Nicole Gilbert at Horsetooth Reservoir in Fort Collins, May 19, 2020. Photo courtesy of Nicole Gilbert.

Q: As an American who hasn’t visited Costa Rica, what would you say would be the biggest culture shocks they would experience if they were to visit?

A: Well obviously the language differences. There are English speakers but there are a lot more languages you might hear. As far as politics, I find that Costa Rica gives more acceptance towards women’s autonomy. There really isn’t much of a debate there like there is here in America. Like a thin girl in America, people call you desirable and perfect but no one expects that in Costa Rica. A lot of signage is common on American roads. But in Costa Rica, there aren’t as many street signs to tell you your exact location. People in America are really strict to time. In Costa Rica, it isn’t considered rude to be late or not even show up somewhere. All my friends and family members greet each other with cheek kisses and in Italy, we did that too. But in America, it isn’t quite normal to do that. I also think Costa Rica is a little better at progressing socially and making that progress.

Costa Rica
Costa Rica (Image via Pixabay)

Q: What was the biggest culture shock you faced when you moved to the U.S.A. for the first time?

A: I really didn’t get the weather and it took me time to adapt to that. I also found the education system to be really one-sided with their teachings. I think there was a lot of commercialism that I hadn’t really seen before. It surprised me how many people my age (16 at the time) were into guns. The number of school shootings that happened and the number of stores you could get them shocked me. I still don’t understand the hype. With every place I go there were slang words I had to adjust to and American slang really confused me. Also, the grocery stores seemed to have an absurd number of products for the same stuff like butter. It was really cool though to see the number of resources the public schools give you.

Q: Do you get homesick often? Can you explain how that has shaped your mobility as a young adult?

A: I used to get homesick every day. I think I am finally in a place where I’ve adapted to American culture so it’s not as an intense feeling. I have found a new life here and I’m content being here. It’s nice to be independent of my parents and having full control of where I go now. But moving around as a kid and teenager really sucked. I felt like I couldn’t connect with anyone for more than a couple of months and maybe a year. Social media is good but its not the same. It is easy to be distant online, but I also didn’t have social media at a younger age either. The challenging part was knowing what I was homesick for.

Snowboarding Image by ctvgs from Pixabay

Q: Touching on your experience with dance, snowboarding, and your studies – how has that been helpful to you?

A: Well with each of those experiences I was able to connect with people of all ages.
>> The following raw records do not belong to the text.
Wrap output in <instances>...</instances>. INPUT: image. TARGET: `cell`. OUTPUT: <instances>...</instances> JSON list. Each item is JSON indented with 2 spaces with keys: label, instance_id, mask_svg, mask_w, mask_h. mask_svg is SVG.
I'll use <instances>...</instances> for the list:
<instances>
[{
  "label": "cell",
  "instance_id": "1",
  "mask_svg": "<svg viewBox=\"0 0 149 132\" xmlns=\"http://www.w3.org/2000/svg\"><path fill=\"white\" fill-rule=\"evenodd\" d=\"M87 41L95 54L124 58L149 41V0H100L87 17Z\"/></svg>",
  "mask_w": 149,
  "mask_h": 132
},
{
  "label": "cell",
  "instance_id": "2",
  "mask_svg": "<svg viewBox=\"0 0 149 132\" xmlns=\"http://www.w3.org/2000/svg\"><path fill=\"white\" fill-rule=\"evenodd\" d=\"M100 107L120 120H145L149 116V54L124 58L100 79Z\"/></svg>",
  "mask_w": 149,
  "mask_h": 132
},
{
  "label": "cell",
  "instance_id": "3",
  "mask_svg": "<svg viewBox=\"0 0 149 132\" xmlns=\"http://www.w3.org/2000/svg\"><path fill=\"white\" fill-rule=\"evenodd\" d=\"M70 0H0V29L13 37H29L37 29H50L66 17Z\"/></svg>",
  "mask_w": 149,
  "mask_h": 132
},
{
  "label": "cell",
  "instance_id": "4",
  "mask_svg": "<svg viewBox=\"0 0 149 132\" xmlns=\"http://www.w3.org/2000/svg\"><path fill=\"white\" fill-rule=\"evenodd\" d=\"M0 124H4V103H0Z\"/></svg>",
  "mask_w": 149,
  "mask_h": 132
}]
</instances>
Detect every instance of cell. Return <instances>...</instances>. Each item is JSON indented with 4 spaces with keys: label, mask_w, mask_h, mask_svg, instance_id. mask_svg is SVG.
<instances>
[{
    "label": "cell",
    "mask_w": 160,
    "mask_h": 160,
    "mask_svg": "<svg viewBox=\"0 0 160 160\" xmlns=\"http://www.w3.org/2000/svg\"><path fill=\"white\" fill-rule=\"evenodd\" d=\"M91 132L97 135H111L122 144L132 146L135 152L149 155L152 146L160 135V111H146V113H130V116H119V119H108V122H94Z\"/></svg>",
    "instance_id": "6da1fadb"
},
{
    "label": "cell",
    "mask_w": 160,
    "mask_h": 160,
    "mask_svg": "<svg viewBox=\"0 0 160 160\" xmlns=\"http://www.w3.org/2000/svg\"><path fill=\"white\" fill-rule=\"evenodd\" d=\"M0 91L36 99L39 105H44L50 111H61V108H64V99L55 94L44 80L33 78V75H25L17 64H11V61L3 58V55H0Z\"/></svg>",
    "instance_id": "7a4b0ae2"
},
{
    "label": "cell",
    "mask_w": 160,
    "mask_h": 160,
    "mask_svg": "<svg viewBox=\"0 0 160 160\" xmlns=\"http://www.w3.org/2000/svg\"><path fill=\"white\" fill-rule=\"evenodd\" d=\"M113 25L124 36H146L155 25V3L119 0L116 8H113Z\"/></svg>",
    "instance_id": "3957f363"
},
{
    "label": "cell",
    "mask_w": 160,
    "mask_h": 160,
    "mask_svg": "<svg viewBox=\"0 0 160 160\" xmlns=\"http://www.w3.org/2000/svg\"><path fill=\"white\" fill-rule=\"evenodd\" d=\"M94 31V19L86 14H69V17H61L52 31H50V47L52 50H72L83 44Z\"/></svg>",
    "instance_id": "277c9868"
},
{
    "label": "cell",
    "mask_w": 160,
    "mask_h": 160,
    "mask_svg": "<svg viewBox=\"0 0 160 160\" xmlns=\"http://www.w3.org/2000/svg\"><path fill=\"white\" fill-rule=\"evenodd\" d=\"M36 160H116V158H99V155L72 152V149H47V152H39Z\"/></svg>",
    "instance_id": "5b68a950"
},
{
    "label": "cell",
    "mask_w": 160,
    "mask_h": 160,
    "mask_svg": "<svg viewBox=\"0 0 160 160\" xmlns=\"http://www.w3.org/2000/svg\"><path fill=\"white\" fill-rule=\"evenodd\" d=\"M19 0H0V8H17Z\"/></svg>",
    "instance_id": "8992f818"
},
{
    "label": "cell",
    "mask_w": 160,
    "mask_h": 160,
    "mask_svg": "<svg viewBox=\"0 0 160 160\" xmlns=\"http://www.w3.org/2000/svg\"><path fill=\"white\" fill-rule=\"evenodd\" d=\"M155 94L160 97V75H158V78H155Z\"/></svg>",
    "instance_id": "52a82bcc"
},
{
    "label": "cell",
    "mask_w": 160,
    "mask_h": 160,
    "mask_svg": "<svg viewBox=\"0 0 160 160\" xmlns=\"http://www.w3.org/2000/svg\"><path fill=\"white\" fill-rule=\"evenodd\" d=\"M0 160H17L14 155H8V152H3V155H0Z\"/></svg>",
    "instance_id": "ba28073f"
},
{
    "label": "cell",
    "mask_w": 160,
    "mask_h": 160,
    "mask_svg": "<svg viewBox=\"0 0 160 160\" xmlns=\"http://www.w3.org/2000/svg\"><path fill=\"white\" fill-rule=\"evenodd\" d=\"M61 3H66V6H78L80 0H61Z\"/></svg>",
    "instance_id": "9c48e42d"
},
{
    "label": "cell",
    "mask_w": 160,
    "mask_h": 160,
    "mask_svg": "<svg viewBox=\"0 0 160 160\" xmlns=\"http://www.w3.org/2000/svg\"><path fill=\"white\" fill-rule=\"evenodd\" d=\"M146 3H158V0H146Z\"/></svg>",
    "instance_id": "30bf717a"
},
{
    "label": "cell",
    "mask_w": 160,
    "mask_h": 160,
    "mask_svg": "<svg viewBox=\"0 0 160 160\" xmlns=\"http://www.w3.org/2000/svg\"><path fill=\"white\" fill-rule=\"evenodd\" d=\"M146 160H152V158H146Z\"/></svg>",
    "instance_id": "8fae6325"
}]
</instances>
I ultimately could speak their languages and teach or learn from them. With all the experiences combined, I feel much more well-rounded. Snowboarding is such a huge thing here in Colorado, so it’s helped me make some friends. It’s kind of crazy how many people haven’t explored more languages here. I feel as though I can help certain communities speak up because of my Spanish speaking though. I’ve learned that there are handfuls of Latino/a speaking families who don’t always learn English. In some cases, I have been able to so sometimes I can help translate. It’s also a really beneficial resume skill to have apparently.

Q: What is your plan now that you’re living independently? Do you see yourself living anywhere else?

A: For now, nope. I love my family back home and my family in America. But with a pandemic and different access to the vaccination, I feel it is safest for me to stay here. I plan on enrolling at a Colorado-based college soon so I can finally finish my degree. But right now, I’m just focusing on making a home for myself and working full time to pay for college. Maybe someday I’ll go visit Europe again and polish my language even further. But for now, I’m happy and feeling quite stable where I am.